▸ **Exercise input**
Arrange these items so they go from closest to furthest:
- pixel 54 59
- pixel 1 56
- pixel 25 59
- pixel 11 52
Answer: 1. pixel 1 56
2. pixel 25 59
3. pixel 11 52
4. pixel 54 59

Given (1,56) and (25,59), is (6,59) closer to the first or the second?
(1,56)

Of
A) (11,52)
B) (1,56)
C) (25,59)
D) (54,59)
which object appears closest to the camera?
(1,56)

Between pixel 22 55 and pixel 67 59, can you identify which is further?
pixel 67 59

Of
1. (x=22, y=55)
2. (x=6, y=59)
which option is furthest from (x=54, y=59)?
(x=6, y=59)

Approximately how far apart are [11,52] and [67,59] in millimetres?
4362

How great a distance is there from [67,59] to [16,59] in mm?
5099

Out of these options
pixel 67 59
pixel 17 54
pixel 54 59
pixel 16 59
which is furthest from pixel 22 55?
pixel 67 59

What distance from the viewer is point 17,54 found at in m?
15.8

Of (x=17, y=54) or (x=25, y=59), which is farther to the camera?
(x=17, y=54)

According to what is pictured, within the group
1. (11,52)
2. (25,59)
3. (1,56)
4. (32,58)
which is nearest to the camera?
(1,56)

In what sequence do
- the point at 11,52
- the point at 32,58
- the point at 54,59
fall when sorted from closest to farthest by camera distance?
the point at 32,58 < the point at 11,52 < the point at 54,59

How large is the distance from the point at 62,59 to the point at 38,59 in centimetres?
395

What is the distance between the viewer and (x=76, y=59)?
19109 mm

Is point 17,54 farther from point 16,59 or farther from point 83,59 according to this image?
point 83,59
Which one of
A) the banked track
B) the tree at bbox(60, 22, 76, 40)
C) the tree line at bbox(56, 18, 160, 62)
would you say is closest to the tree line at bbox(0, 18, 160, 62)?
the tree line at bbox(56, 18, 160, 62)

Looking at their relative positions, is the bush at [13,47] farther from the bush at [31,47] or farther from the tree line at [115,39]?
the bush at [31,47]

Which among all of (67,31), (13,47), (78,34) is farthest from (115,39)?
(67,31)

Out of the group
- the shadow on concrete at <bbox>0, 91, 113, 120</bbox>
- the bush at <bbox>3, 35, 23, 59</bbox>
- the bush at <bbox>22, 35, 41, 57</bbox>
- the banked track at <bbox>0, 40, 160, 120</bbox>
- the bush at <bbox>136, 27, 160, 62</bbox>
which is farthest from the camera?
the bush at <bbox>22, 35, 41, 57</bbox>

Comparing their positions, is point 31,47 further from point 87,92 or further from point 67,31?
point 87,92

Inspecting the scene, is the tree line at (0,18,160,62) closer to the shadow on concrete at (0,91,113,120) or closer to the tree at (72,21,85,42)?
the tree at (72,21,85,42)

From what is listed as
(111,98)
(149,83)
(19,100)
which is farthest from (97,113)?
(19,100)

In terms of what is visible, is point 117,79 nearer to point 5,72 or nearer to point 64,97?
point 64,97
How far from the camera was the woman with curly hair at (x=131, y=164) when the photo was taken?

▸ **Stated exercise**
Copy out every one of the lines above word for word.

▸ **Output for this task**
Arrange these items so they go from closest to furthest:
- pixel 54 59
- pixel 1 56
- pixel 25 59
- pixel 11 52
Answer: 1. pixel 1 56
2. pixel 25 59
3. pixel 11 52
4. pixel 54 59

Given (1,56) and (25,59), is (6,59) closer to the first or the second?
(1,56)

Of
A) (11,52)
B) (1,56)
C) (25,59)
D) (54,59)
which object appears closest to the camera?
(1,56)

Between pixel 22 55 and pixel 67 59, can you identify which is further?
pixel 67 59

Of
1. (x=22, y=55)
2. (x=6, y=59)
which option is furthest from (x=54, y=59)?
(x=6, y=59)

Approximately how far apart are [11,52] and [67,59] in millimetres?
4362

How great a distance is there from [67,59] to [16,59] in mm?
5099

Out of these options
pixel 67 59
pixel 17 54
pixel 54 59
pixel 16 59
which is furthest from pixel 22 55?
pixel 67 59

What distance from the viewer is point 17,54 found at in m?
15.8

Of (x=17, y=54) or (x=25, y=59), which is farther to the camera?
(x=17, y=54)

According to what is pictured, within the group
1. (11,52)
2. (25,59)
3. (1,56)
4. (32,58)
which is nearest to the camera?
(1,56)

In what sequence do
- the point at 11,52
- the point at 32,58
- the point at 54,59
fall when sorted from closest to farthest by camera distance?
the point at 32,58 < the point at 11,52 < the point at 54,59

How large is the distance from the point at 62,59 to the point at 38,59 in centimetres?
395

What is the distance between the viewer and (x=76, y=59)?
19109 mm

Is point 17,54 farther from point 16,59 or farther from point 83,59 according to this image?
point 83,59
Which one of
A) the banked track
B) the tree at bbox(60, 22, 76, 40)
C) the tree line at bbox(56, 18, 160, 62)
would you say is closest to the tree line at bbox(0, 18, 160, 62)?
the tree line at bbox(56, 18, 160, 62)

Looking at their relative positions, is the bush at [13,47] farther from the bush at [31,47] or farther from the tree line at [115,39]?
the bush at [31,47]

Which among all of (67,31), (13,47), (78,34) is farthest from (115,39)?
(67,31)

Out of the group
- the shadow on concrete at <bbox>0, 91, 113, 120</bbox>
- the bush at <bbox>3, 35, 23, 59</bbox>
- the bush at <bbox>22, 35, 41, 57</bbox>
- the banked track at <bbox>0, 40, 160, 120</bbox>
- the bush at <bbox>136, 27, 160, 62</bbox>
which is farthest from the camera?
the bush at <bbox>22, 35, 41, 57</bbox>

Comparing their positions, is point 31,47 further from point 87,92 or further from point 67,31?
point 87,92

Inspecting the scene, is the tree line at (0,18,160,62) closer to the shadow on concrete at (0,91,113,120) or closer to the tree at (72,21,85,42)?
the tree at (72,21,85,42)

From what is listed as
(111,98)
(149,83)
(19,100)
which is farthest from (97,113)?
(19,100)

In terms of what is visible, is point 117,79 nearer to point 5,72 or nearer to point 64,97?
point 64,97
How far from the camera was the woman with curly hair at (x=131, y=164) when the photo was taken?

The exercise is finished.